Though the official times of the pantry are every Thursday from 8 to 11 am, people gather outside as early as 5 am. Rapaport dislikes what he calls the “breadline”: “We’re working to bring dignity. We want these people to feel dignified and not demoralized.”
That is why Masbia is a different kind of soup kitchen as well. From Sunday to Thursday in the evenings the place feels like a restaurant, with Masbia volunteers serving as waiters and waitresses, taking orders from their customers just like at any other establishment, and restoring a bit of dignity in the process.

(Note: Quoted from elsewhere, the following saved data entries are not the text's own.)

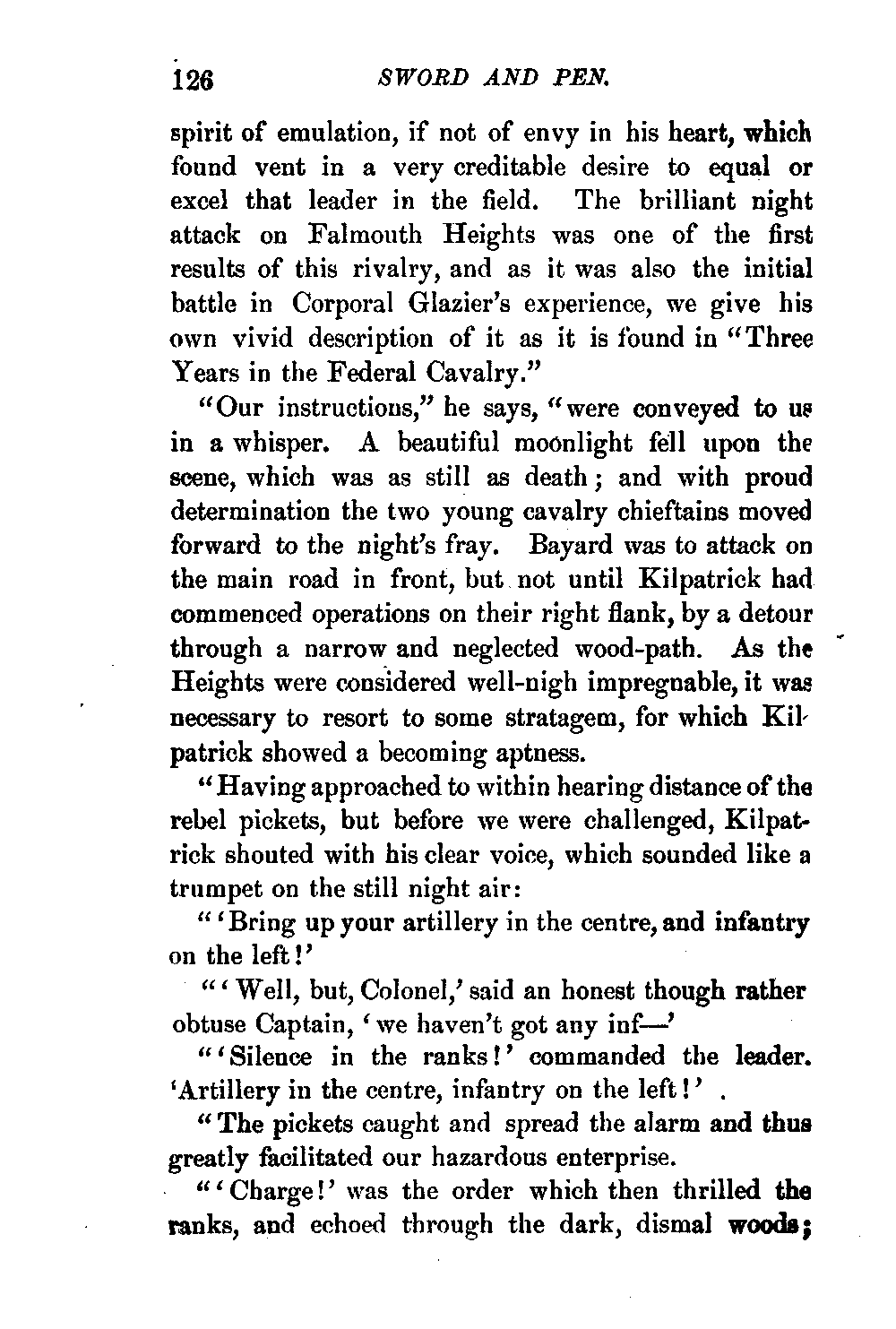 126 SWORD AND PEN.

spirit of emulation, if not of envy in his heart, which found vent in a very creditable desire to equal or excel that leader in the field. The brilliant night attack on Falmouth Heights was one of the first results of this rivalry, and as it was also the initial battle in Corporal Glazier's experience, we give his own vivid description of it as it is found in "Three Years in the Federal Cavalry."

"Our instructions," he says, "were conveyed to us in a whisper. A beautiful moonlight fell upon the scene, which was as still as death; and with proud determination the two young cavalry chieftains moved forward to the night's fray. Bayard was to attack on the main road in front, but not until Kilpatrick had commenced operations on their right flank, by a detour through a narrow and neglected wood-path. As the Heights were considered well-nigh impregnable, it was necessary to resort to some stratagem, for which Kilpatrick showed a becoming aptness.

"Having approached to within hearing distance of the rebel pickets, but before we were challenged, Kilpatrick shouted with his clear voice, which sounded like a trumpet on the still night air:

"'Bring up your artillery in the centre, and infantry on the left!'

"'Well, but, Colonel,' said an honest though rather obtuse Captain, 'we haven't got any inf—'

"'Silence in the ranks!' commanded the leader. 'Artillery in the centre, infantry on the left!'

"The pickets caught and spread the alarm and thus greatly facilitated our hazardous enterprise.

"'Charge!' was the order which then thrilled the ranks, and echoed through the dark, dismal woods;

Amanda Ng started as a volunteer, a job which which three and a half years ago turned into a staff position in the Masbia office – fundraising, emails, accounting, “and all the small stuff.” While I spoke to her, she was making food packages – tilapia fish, dried beans, pasta, and applesauce, along with other items. Every year she’s making more.
“We see a lot of [working poor] here,” she said, talking about neighbors who have full time jobs and still need to rely on the pantry to feed their families. “There needs to be a policy change, advocacy, and strong funding for local soup kitchen and pantries.”
Elliot Lieberman has been with Masbia since 2014 and is a supervisor at Masbia. On this particular day, he was carrying crates of food inside and outside the pantry in Flatbush. By the time he took a breath to speak with me, his white shirt was wet and his face was filled with sweat.
“I want to people to open their eyes and see how hard and desperate people can feel in life,” he said. “There’s a great need for food in this neighborhood, and people will go hungry if we don’t help.”
Though he supervises the pantry, Lieberman also takes it upon himself to speak and listen to his clients.
“I always try to recommend them to talk to legal aid people or their congressmen,” he said. “I try to tell them they shouldn’t spend their entire lives relying on soup kitchens.”
It is 2018 and hunger is still evident. People still stand in long lines, wiping the sweat off their foreheads in the summer, or shivering in their jackets during the winter. Masbia and Rapaport are working to change that.